Hawley, pioneer in ‘Human Ecology,’ dies
Tuesday, September 01, 2009 Amos Henry Hawley, Ph.D., whose 1950 book “Human Ecology” had an international effect on the field of sociology, died Monday (Aug. 31) in Chapel Hill at the age of 98.
A Kenan Professor Emeritus at the University of North Carolina at Chapel Hill, Hawley subtitled his book “A Theory of Community Structure” (The Ronald Press). He wove together previously under-appreciated ideas from the 1940s to revive the field of human ecology, which focuses on ways that populations use technology and social systems to leverage environmental resources, mainly through community and economic organizations.
“‘Human Ecology’ was one of the most influential pieces in the rise of macro-sociology in the 1950s and 1960s,” said John Kasarda, Ph.D., Kenan professor of strategy and entrepreneurship in the Kenan-Flagler Business School and director of the Kenan Institute of Private Enterprise at UNC. He was Hawley’s student and friend.

▶ _What you have to do_
Continue the article about sociologist Amos Hawley's death, starting right after its last sentence.

▶ _Data provided_
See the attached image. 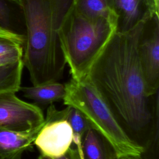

▶ _Response_
“He was really the person who revitalized and extended what was called the Chicago school of urban ecology, a very powerful school of thought in the 1920s that had receded,” Kasarda said. “Dr. Hawley rejuvenated this field and added a good deal to it. (“Human Ecology”) is one of the greatest books of all time in sociology.”
Hawley’s leadership in population studies and sociology was recognized by his peers, who elected him president of the Population Association of America (1971-72) and of the American Sociological Association (1977-78). His career was divided between the University of Michigan, where he earned his doctorate in 1941 and taught for 25 years, and UNC, where he taught from 1966 until his retirement in 1976.
Hawley was inducted into the American Academy of Arts and Sciences, one of the highest honors in academia, and was a member of the American Association for the Advancement of Science and the International Union for the Scientific Study of Population. He also wrote the 1971 book “Urban Society: An Ecological Approach” (Ronald Press) and co-wrote “Principles of Sociology” (Henry Holt, 1952).
Hawley traveled the world conducting population studies and urban research, advising governments in the United States and elsewhere. From 1960 to 1974, he was a member of the National Academy of Sciences advisory committee to the U.S. Department of Housing and Urban Development. He also was on an advisory committee for the 1960 United States census and on other National Academy of Sciences committees and boards.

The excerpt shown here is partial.